Just as coaches evaluate players every chance they get, head coaches and coordinators are evaluating their staffs as well on a daily basis. It’s safe to say that many assistants are evaluating one another constantly to prepare for the moment they’re putting together their own staff as a head coach or coordinator.
Evaluation has always been, and always will be, a staple of the profession. At the end of every season a coach evaluates his entire staff, from top to bottom, and decides on changes for the good of the program.
Yesterday, Brian Kelly pulled back the curtain a bit to explain how he evaluates his coaches. The Irish staff saw quite a bit of turnover after their 4-8 finish last season, so Kelly’s insight is quite interesting as new coaches step into roles on both sides of the ball. Both Irish coordinators are new (Mike Elko is the new DC and Chip Long the new OC), Tommy Rees will coach the quarterbacks (technically, as a GA), Clark Lea will handle the linebackers, and DelVaughn Alexander will coach the wide receivers. Mike Balis is also new on staff, overseeing strength and conditioning.
So what is Kelly evaluating as the head coach of the program?
“My evaluation is making sure the teaching and the programming stays consistent to what I’ve laid out. Our players should know what to expect on a day to day basis, as well as the teaching. I want positive teaching. I want everything to be followed up with good communication, so when it is being taught, they clearly can understand what is being taught to them and they can settle into it being replicated after it’s being taugh.”
“So I’m listening to the teaching, the communication, making sure there is a consistency in how they are communicating.”

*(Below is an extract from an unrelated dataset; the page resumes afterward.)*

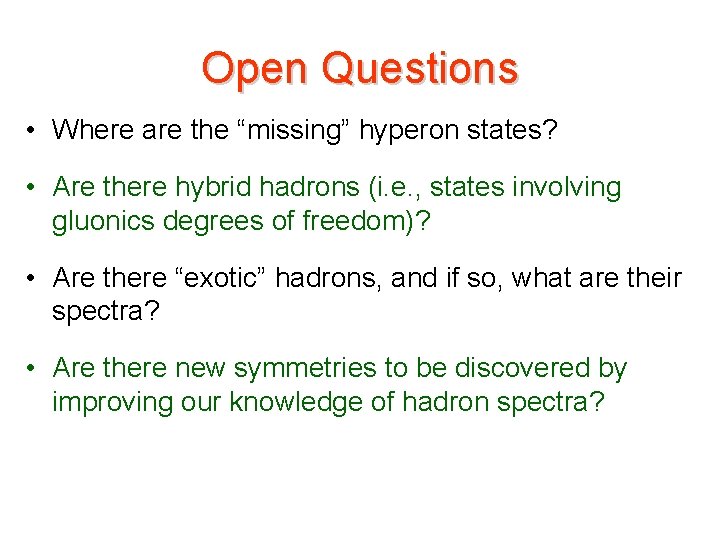 Open Questions

• Where are the “missing” hyperon states?

• Are there hybrid hadrons (i.e., states involving gluonics degrees of freedom)?

• Are there “exotic” hadrons, and if so, what are their spectra?

• Are there new symmetries to be discovered by improving our knowledge of hadron spectra?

“I think of it as, the coaches are responsible for the engine of those players. So they have to build competency with those players, in other words they have to build them up so they feel like they can be effective players and execute what they’re asked to execute. Then there has to be that buy in to that particular drill, and them understanding the drill. Then they have to relate it to the big picture, ‘Why are we doing this drill?'”
“That’s all very important. That’s motivation. They have to be motivated through those forms. That’s what I’m looking at and evaluating from a drill to drill and station by station basis.”